Jenny Beth Johnson: Budgeting in grad school

By Jenny Beth Johnson. Posted February 6, 2014.

Graduate school should be a positive experience, hopefully unburdened by financial challenges.  Below are a few tips that have helped me stay on track with my budget.

  1. Consider applying for and accepting an assistantship.  Each college and department has a limited number of assistantships available for graduate students.  Many of these assistantships waive your tuition and pay a monthly stipend.  Although some assistantships are highly competitive, each department does their best to fund as many students as possible.  Some departments award assistantships only to students who specifically indicate interest in receiving one, so ask your department whether you need to take any additional steps to be considered for an assistantship. Some administrative assistantships are also available via separate applications.

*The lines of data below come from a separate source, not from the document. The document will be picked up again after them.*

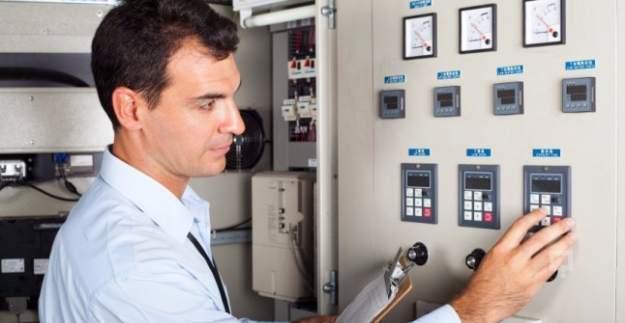 Elektrik sayaçlarının faturalandırma günleri değişiyor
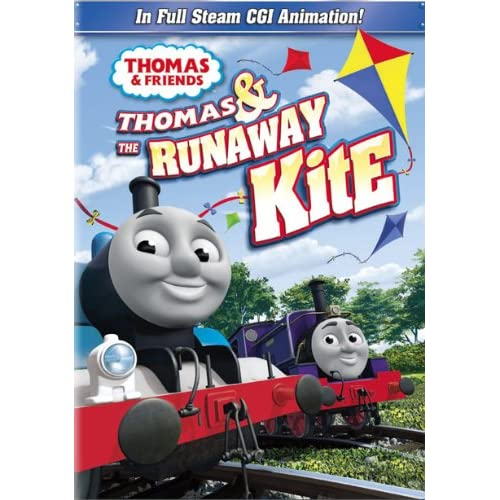 Amazon.com: Thomas & Friends: Thomas & the Runaway Kite: Thomas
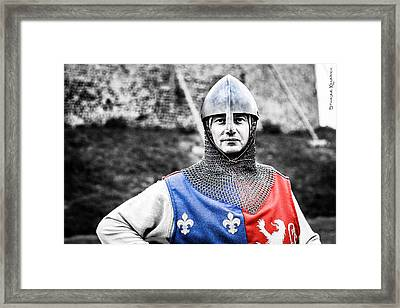 Framed Print featuring the photograph The Medieval Warrior by Stwayne Keubrick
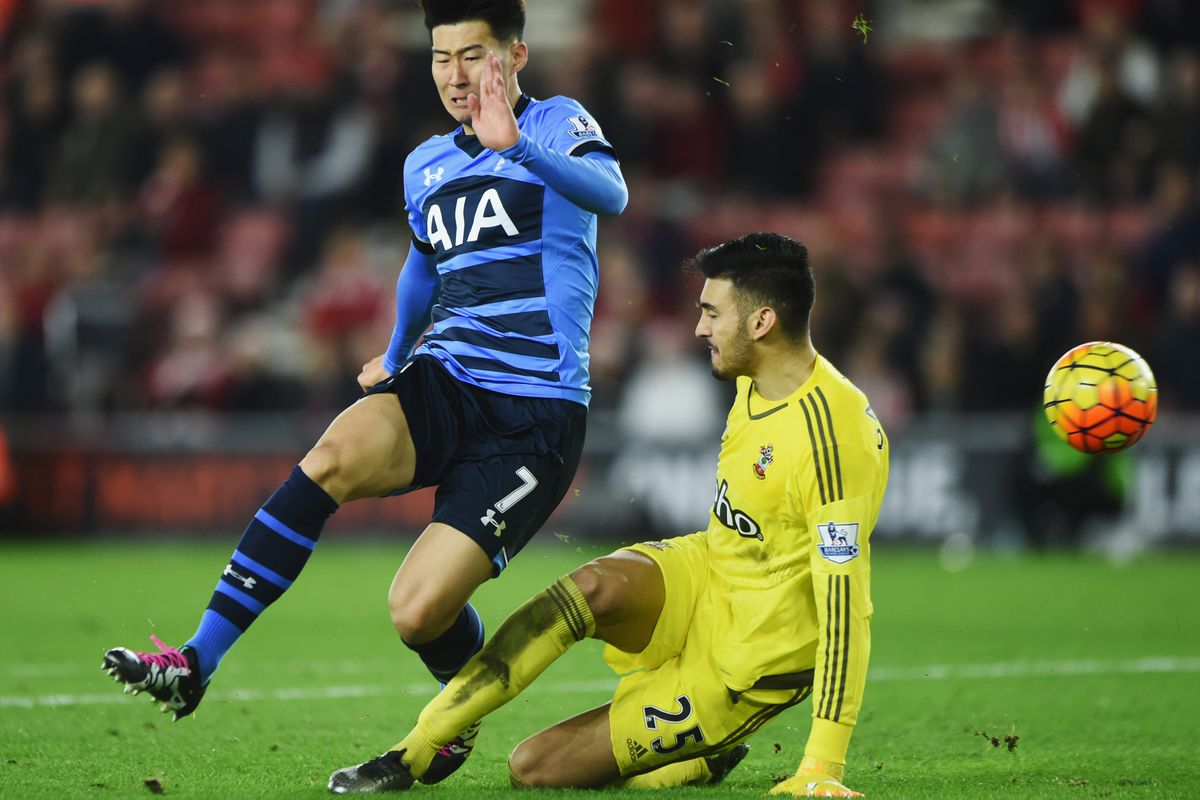 Tottenham confirm the signing of goalkeeper Paulo Gazzaniga from Southampton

  2. Set up a budget.  As I entered graduate school, I set up an Excel spreadsheet that included all of my set expenses.  These expenses included tuition and fees, approximate cost of textbooks and computer programs, rent for my apartment, groceries, and utilities, such as gas, water, electricity, and the Internet.  Other miscellaneous expenses included medicine, doctor and dentist visits, and gas for my car.  Since I have a dog, I also included estimated veterinary expenses.  Each month, I also chose to set aside $150 for fun activities.
  3. Shop around.  Many retailers have deals and discounts that can be tracked.  Based on my interest in consumer behavior and retailing, I am always eager to analyze each retailer’s sales.  For example, I have found that Super Saver always has the cheapest milk, but meat tends to be cheaper at HyVee.  The lowest priced textbooks are usually on, while the cheapest place to rent textbooks is usually on
  4. Have a stash of “mad money” for leisure activities.  While in graduate school, you may want to partake in some costly activities.  Lincoln is home to many sporting events, festivals, and performing arts.  I used my “mad money” this year on Husker football tickets and University of Nebraska at Omaha hockey tickets.  Taking part in leisurely activities can also help you reboot and regain focus on school work and research.

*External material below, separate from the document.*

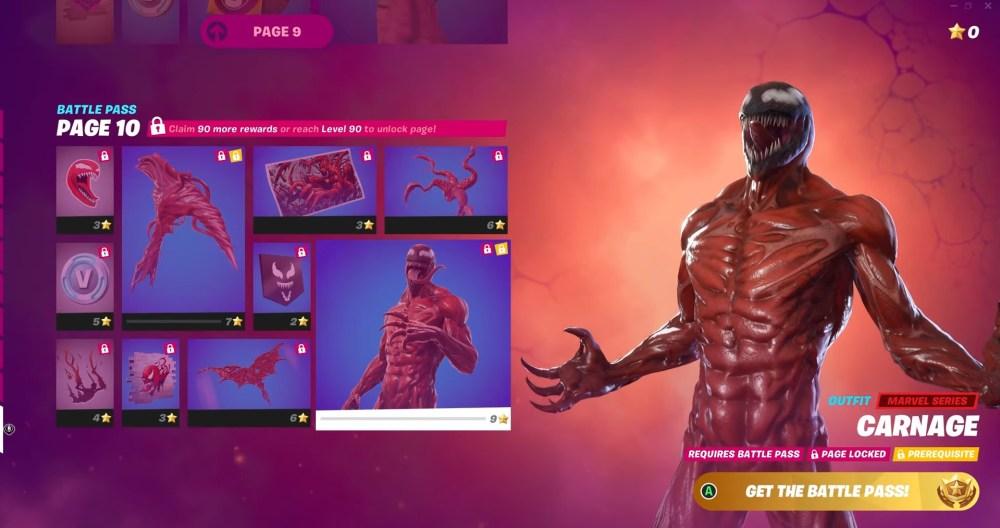 fortnite season 8 tier 100 skin, fortnite carnage skin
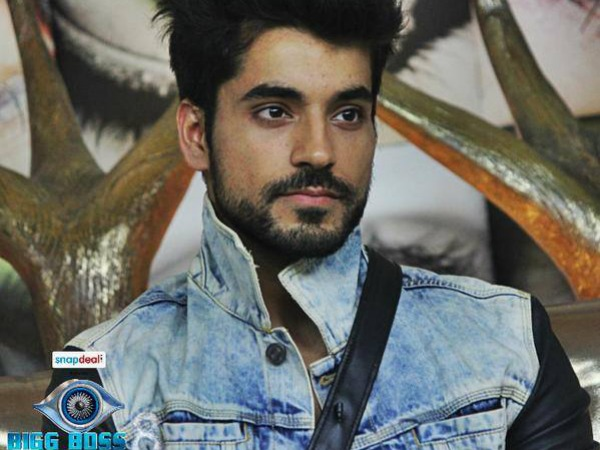Real Reason Why Gautam Gulati Opted Out Of Udanchhoo!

  5. Search for free (or almost free) activities around Lincoln and Omaha.  If you keep an eye out for events in the Lincoln and Omaha areas, you will undoubtedly come across free (and fun!) activities.  I usually use Eventful to find local event information. You can also check out Adrian Lara’s recent post about fun things to do in Lincoln. UNL’s main webpage also provides great, up-to-date information on current events.  My favorite event includes free ice skating at the Ice Box on UNL’s Innovation Campus on select Sunday evenings.  Bring your ice skates or rent them for $3!